Andrew Tate should have been anathema to the folks who spend half their time telling us they’re not far right. But, instead, he became a well-dressed, wealthy caricature of a successful “alpha male”, conducting high-profile TV interviews with people like Piers Morgan.
Sure, video may have emerged in 2016 showing him hitting a woman with a belt and leading to his expulsion from the Big Brother house (in a statement, both he and the woman featured in the clip said they were friends and that the actions depicted were consensual). He may also have claimed that, once married, a woman becomes a man’s property – but his reach, influence and masterful command of social media seemingly made up for all that. TalkTV, GB News et al still platformed him.
Then he got arrested. As Tate was held on charges of human trafficking, certain right-wing media outlets scrambled to disassociate themselves from the man who has described himself as “absolutely sexist” and “absolutely a misogynist”. GB News, who previously broadcast an interview with Tate stating (unchallenged) that the pandemic was “imaginary”, ran a show hosted by three women calling out his misogyny.
++++++++++++++++++++
* Problems to work on:
**A)** Rewrite the Andrew Tate passage from "Sure, video may" to "still platformed him.", putting "online platforms" in place of "social media".
**B)** Answer these questions using the Andrew Tate passage:
(i) In what year did video emerge showing Tate hitting a woman with a belt?
(ii) On what charges was Tate held after his arrest?
(iii) What word did Tate use for the pandemic in the interview GB News broadcast?
The records have nothing to do with the work on this passage.
++++++++++++++++++++
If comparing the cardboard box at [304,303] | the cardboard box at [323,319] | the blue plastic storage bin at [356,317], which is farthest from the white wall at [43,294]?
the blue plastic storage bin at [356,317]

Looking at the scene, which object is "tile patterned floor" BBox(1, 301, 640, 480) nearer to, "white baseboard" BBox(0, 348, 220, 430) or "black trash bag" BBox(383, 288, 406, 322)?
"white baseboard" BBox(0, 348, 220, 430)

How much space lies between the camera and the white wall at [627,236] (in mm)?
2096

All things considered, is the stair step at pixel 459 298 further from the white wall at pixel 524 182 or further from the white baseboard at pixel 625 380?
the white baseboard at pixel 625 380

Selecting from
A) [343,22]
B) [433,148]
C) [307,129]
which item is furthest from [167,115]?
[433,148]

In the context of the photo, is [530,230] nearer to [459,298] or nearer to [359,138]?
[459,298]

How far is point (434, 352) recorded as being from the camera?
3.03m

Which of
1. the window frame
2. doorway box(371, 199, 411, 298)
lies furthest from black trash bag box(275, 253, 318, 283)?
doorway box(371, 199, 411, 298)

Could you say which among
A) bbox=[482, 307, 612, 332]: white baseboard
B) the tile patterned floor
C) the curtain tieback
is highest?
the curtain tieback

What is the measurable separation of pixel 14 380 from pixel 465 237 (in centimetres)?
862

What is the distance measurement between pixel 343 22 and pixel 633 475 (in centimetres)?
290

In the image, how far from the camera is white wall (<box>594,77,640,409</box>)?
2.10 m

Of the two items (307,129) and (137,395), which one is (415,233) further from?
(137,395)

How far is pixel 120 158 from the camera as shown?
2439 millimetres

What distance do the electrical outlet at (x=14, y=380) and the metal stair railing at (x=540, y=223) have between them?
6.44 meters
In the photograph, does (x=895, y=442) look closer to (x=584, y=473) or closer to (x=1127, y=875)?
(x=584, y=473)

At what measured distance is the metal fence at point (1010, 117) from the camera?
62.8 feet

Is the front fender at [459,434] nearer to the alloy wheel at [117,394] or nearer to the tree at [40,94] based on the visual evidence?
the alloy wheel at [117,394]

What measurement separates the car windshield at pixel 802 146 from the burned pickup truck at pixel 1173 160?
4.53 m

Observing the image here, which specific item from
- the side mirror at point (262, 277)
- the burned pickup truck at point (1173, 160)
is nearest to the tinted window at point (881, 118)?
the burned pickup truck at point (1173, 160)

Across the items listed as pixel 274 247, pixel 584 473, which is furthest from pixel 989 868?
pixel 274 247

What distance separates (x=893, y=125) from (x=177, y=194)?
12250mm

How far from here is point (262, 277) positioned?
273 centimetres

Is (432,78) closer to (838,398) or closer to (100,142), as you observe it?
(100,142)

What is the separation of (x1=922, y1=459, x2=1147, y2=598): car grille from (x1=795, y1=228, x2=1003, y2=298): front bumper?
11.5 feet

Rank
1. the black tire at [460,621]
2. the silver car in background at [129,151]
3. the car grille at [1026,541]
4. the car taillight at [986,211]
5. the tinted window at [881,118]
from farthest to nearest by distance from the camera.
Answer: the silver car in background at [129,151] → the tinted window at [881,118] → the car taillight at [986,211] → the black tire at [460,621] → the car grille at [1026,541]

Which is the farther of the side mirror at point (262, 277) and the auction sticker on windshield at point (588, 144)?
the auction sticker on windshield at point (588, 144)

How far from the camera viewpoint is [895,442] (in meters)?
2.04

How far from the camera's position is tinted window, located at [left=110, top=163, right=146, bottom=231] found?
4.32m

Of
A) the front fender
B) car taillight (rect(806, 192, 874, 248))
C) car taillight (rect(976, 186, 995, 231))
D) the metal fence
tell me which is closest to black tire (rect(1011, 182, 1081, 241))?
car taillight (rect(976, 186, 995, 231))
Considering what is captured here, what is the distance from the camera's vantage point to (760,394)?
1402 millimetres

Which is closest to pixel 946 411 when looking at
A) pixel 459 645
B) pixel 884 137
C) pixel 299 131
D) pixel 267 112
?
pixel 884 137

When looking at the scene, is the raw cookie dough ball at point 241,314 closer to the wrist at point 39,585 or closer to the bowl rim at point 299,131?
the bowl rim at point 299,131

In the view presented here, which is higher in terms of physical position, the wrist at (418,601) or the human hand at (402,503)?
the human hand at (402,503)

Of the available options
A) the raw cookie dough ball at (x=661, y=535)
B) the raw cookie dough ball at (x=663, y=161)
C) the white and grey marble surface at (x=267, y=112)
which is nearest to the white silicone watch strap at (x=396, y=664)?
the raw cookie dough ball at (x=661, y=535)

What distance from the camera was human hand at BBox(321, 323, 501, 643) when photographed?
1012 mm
++++++++++++++++++++
* Solution set:
**A)**
Sure, video may have emerged in 2016 showing him hitting a woman with a belt and leading to his expulsion from the Big Brother house (in a statement, both he and the woman featured in the clip said they were friends and that the actions depicted were consensual). He may also have claimed that, once married, a woman becomes a man’s property – but his reach, influence and masterful command of online platforms seemingly made up for all that. TalkTV, GB News et al still platformed him.

**B)**
(i) 2016
(ii) Human trafficking
(iii) "Imaginary"